The goal to designing a meaningful life according to Adler is to find good answers to the three life-tasks, having a solid grounding in social interest. In that process, you will encounter both opportunities and challenges. Let us look at how inferiority, your lifestyle, and life-lies can get in the way.
Inferiority
What everyone faces as they strive to create a meaningful life is a sense of inferiority. We may feel inadequate compared to those around us or feel that our efforts are not good enough. We may be overwhelmed by the complex decisions we must make in our lives or feel like we are not living up to our potential. It can be difficult to stay motivated and find the courage to pursue our goals.
For Adler experiencing inferiority is just a part of being human. It is normal to feel inferior and our goal in life (in whatever form that takes) is to strive for superiority. We want to become the best version of ourselves and overcome our weaknesses. In the best case inferiority then is the impulse for growth, developing your talents and becoming a useful member to society. But inferiority can also hold us back.
When we are convinced that there is no meaningful way for us to grow, we might take shortcuts or aim at “easy superiority” instead. People can then cultivate their inferiority as something that makes them special and demand of others to treat them accordingly. Or they put other people down to feel superior.
Identifying your Lifestyle
Another roadblock might be your lifestyle. And by lifestyle I don’t mean the modern concept of income, social prestige, etc. Adler defined lifestyle as all your beliefs about yourself, others, the world, and the behavior you use to achieve your goal. I wrote an entire article about this concept here.
But to put it short: It’s the convictions you hold about what life is like. For many people their lifestyle, goals, and beliefs they pursue are unconscious and can therefore lead to self-sabotage. Self-awarness is required to design a meaningful life. Otherwise you will be following unconscious goals, frantically trying to disprove inferiority, and getting burned out while striving for superiority.
Life-Lies
When it comes to fulfilling the life tasks we mentioned before, do you see yourself as the victim of your own fate? Destined to miss your goals because of a particular reason? Then you might use what Adler called “Life-Lies”.
In order to protect our own sense of self-esteem, when we do not solve the life-tasks well, we tend to come up with seemingly plausible and logical excuses. Adler defines a life-lie as an excuse you give in order to avoid life-tasks. You put the responsibility elsewhere. You blame someone else. It is because of your past or circumstances that you things do not work out.

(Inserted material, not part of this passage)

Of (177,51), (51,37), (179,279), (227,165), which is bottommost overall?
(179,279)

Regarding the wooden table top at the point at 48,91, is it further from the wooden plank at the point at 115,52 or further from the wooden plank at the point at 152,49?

Adlerian psychology in its essence wants to be empowering. First, it is frustrating to accept responsibility for your life. And then it’s freeing. You have created your lifestyle, which means you can change it. You interpreted events a certain way, which means you can reframe them. This does not mean that bad things are your fault – but Adler deems it your responsibility to shape your life from here on.
The Question
Lastly, if you are stuck with a specific problem when thinking about how to design your life, I want to share a question with you. It is a question you can phrase in various forms that Adler (and later one of his students Dreikurs) used to get to the heart of a problem and the desired change. It is quite simple:
“If you could magically eliminate this problem, what would be different in your life?”.
This question allows you to imagine a life without this problem and lets you explore what life-task you would be able to fulfill if that problem were gone that you seem to be avoiding right now. It helps you identify the function of your problem.
I have actually wrote an article about this question called “The Miracle Question” from the solutions-focused approach — not knowing they stole it from Adler. Good thinking gets repeated often.